Further afield, there are some carnivores from Australia’s fossil record that Tim would love to see given a second chance. ‘Ultimately, what I’d love to do is reintroduce Tasmanian devils back to the mainland. There’s some good evidence that they might compete with foxes and feral cats. Sheep farmers worry about it, but if you talk to Tasmanian sheep farmers, they’ll tell you that they have very few problems [with devils]. But they will give the foxes and rabbits a run for their money I think.’

There’s also a slightly larger predator that Tim thinks could help restore Northern Australia – Komodo dragons. ‘They were in Australia for a long time, they’re in the fossil record here and in Timor. They just happened to have only survived on an offshore island, just like [Tasmanian] devils have only survived on an offshore island.’ Tim also thinks that, unlike our invasive predators, there would still be hard-wired responses by Australia’s marsupials to avoid Komodos because of Australia’s existing goannas.

‘For goats and pigs, though, it would be total annihilation. It could make a big difference. I’d bring back Komodos in a heartbeat.’

Some of Tim’s hopes are much closer on the horizon, though. ‘Eastern quolls would be so cool to have back on the mainland,’ he excitedly tells me. ‘I remember when I was curator of mammals at the [Australian] Museum, I had an old guy come in with evidence of them living in his basement, which was amazing given they had gone from the rest of the mainland by then.’ Perhaps serendipitously, eastern quolls are now slated for return to the wild on the Australian mainland within the next year or two.

Throughout our conversation, almost every time we venture into a broader discussion, Tim underlines his point with a personal experience that he carries with him.
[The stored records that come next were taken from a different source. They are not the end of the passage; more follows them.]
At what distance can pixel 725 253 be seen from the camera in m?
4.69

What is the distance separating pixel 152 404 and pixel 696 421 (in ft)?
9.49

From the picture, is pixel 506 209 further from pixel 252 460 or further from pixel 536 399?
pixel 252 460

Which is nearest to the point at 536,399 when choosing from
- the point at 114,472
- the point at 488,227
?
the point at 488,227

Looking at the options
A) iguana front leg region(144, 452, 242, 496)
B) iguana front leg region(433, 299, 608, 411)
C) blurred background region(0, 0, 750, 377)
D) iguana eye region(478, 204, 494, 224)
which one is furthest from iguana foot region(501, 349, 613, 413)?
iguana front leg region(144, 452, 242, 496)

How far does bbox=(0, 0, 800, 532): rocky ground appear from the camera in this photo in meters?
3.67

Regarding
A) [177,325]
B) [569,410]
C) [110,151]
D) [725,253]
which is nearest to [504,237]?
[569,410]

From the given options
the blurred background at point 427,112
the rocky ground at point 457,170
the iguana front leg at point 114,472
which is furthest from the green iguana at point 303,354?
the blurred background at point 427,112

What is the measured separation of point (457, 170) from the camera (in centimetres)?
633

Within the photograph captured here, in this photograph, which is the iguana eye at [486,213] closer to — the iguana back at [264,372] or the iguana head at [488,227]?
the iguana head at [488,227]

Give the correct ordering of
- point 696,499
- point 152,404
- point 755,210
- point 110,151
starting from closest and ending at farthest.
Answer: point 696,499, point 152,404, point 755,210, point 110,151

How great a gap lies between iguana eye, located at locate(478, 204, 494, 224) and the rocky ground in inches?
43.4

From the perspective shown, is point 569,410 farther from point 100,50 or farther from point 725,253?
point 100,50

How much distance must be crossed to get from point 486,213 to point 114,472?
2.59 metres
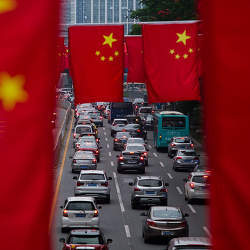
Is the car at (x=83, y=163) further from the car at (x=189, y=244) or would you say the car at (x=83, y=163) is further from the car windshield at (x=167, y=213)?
the car at (x=189, y=244)

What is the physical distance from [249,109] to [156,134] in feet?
187

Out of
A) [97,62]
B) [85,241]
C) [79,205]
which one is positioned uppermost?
[97,62]

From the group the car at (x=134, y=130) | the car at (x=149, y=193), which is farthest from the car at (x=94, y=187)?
the car at (x=134, y=130)

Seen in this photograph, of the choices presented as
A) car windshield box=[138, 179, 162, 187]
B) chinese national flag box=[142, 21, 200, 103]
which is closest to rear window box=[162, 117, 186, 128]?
car windshield box=[138, 179, 162, 187]

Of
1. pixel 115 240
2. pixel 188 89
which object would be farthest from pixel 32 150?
pixel 115 240

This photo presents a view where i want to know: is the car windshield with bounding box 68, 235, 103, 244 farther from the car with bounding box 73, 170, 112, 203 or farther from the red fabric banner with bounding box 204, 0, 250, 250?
the red fabric banner with bounding box 204, 0, 250, 250

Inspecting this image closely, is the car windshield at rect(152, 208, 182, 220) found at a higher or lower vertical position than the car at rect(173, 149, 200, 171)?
higher

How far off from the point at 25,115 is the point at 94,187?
32.9m

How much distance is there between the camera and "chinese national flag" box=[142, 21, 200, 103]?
16.3m

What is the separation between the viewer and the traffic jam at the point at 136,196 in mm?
26484

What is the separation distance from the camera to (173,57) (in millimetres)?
16906

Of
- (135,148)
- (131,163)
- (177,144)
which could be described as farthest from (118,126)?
(131,163)

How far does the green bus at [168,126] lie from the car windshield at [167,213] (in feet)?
99.5

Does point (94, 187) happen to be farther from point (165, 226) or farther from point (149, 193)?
point (165, 226)
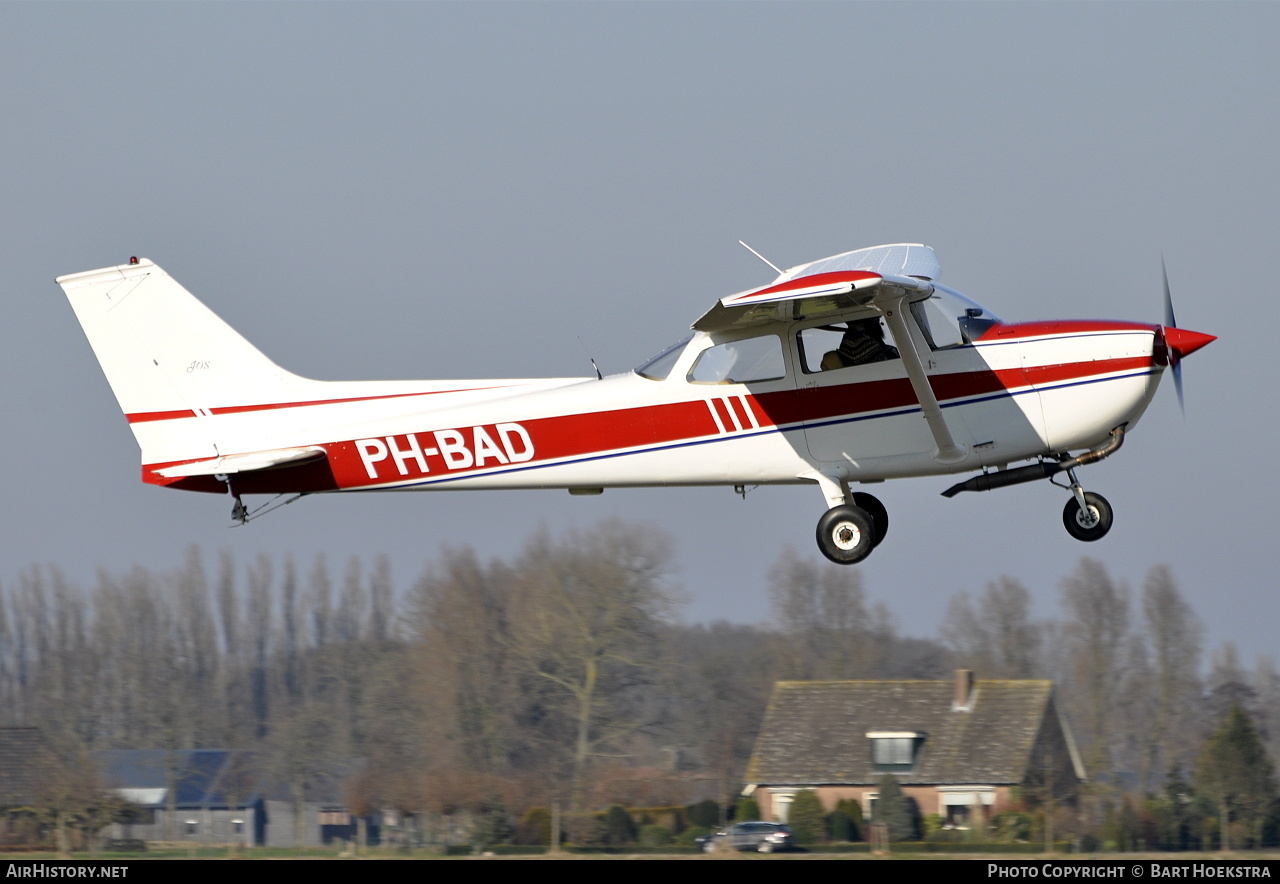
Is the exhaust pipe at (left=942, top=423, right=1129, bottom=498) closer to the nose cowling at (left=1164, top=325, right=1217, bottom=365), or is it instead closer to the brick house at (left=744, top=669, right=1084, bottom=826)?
the nose cowling at (left=1164, top=325, right=1217, bottom=365)

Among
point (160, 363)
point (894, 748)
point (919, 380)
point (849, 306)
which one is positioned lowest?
point (894, 748)

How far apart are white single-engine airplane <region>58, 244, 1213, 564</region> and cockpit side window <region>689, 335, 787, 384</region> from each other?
1cm

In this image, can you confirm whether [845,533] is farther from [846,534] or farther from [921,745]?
[921,745]

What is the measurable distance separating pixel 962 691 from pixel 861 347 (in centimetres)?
2299

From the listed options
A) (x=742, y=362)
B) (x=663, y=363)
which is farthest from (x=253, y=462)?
(x=742, y=362)

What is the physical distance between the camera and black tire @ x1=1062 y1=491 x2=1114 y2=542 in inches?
457

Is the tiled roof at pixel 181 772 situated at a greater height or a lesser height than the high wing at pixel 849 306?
lesser

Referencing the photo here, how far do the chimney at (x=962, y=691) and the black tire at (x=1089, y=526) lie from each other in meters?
21.6

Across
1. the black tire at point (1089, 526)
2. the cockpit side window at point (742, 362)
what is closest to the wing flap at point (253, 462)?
the cockpit side window at point (742, 362)

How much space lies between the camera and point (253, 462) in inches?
482

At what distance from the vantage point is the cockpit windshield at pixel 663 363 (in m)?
11.8

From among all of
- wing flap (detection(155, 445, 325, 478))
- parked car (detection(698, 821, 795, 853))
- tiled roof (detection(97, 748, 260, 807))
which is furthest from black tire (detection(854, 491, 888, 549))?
tiled roof (detection(97, 748, 260, 807))

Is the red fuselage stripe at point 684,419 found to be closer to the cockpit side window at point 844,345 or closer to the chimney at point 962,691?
the cockpit side window at point 844,345

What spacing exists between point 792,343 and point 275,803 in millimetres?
25276
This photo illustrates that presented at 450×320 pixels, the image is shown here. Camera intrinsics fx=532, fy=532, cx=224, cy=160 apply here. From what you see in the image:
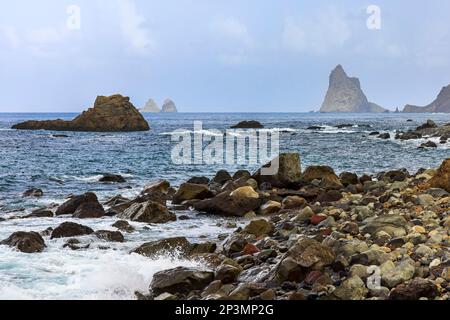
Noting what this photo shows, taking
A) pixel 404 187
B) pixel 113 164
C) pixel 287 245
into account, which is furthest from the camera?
pixel 113 164

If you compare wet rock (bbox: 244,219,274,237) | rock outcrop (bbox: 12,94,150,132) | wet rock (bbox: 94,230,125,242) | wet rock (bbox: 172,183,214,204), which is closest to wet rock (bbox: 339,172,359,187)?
wet rock (bbox: 172,183,214,204)

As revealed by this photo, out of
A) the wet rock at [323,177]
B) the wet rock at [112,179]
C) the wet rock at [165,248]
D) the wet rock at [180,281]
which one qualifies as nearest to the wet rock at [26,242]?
the wet rock at [165,248]

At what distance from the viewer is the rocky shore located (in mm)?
8164

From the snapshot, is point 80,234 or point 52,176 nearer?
point 80,234

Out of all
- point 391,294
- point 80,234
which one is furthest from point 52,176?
point 391,294

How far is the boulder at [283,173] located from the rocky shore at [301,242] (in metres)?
1.34

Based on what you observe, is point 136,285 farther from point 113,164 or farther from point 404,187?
point 113,164

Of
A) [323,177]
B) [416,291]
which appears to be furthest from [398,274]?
[323,177]

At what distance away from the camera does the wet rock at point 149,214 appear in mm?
15375

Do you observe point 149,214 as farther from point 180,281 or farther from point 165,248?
point 180,281

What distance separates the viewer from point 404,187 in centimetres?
1677

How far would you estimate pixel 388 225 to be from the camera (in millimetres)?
10883

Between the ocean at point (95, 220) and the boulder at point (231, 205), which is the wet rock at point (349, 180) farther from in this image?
the ocean at point (95, 220)
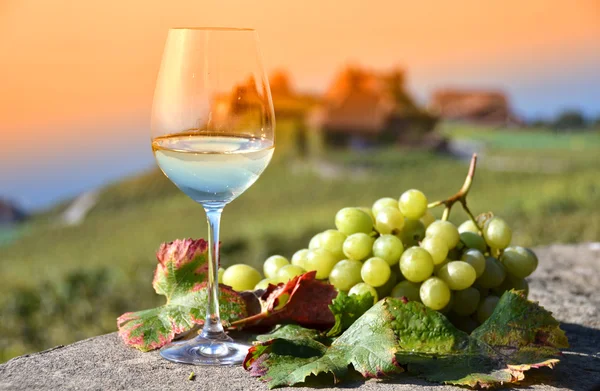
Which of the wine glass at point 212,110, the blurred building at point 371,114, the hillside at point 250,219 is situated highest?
the wine glass at point 212,110

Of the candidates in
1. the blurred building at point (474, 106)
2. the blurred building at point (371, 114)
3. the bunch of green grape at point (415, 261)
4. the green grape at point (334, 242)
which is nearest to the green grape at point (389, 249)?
the bunch of green grape at point (415, 261)

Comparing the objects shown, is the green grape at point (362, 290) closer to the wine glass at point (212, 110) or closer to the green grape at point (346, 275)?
the green grape at point (346, 275)

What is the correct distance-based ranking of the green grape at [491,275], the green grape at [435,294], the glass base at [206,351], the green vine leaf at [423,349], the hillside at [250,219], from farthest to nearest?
the hillside at [250,219] < the green grape at [491,275] < the green grape at [435,294] < the glass base at [206,351] < the green vine leaf at [423,349]

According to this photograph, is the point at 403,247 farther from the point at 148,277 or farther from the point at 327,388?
the point at 148,277

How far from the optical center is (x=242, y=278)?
1842mm

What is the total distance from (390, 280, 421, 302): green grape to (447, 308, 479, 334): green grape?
0.13 metres

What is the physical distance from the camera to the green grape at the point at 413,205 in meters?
1.75

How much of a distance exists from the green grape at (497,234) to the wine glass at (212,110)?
620 millimetres

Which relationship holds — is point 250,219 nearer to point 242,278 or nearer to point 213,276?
point 242,278

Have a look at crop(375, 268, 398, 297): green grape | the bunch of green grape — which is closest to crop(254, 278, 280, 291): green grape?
the bunch of green grape

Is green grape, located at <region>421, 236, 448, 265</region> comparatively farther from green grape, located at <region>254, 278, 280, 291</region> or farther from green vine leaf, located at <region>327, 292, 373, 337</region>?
green grape, located at <region>254, 278, 280, 291</region>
Whether it’s the little brown thornbills that visit his backyard in Bayside Melbourne or the giant school of kingfish he observed in Sydney Harbour as tourists bustled on by, for Tim it all comes back to place. ‘You read someone like Tim Winton as well, you can see that shine through. He grew up on the urban fringe and saw the urban expansion, and there’s a whole generation of activists that came out of things like that.’ So, when I ask him how we might create this connection to place and nature, his response, half serious, half in jest, cuts through like a knife.

‘If every citizenship ceremony [not just on Australia Day], people were given some eucalyptus or wattle, rather than being asked about Don Bradman’s batting average, I’m sure that would be a very effective start.’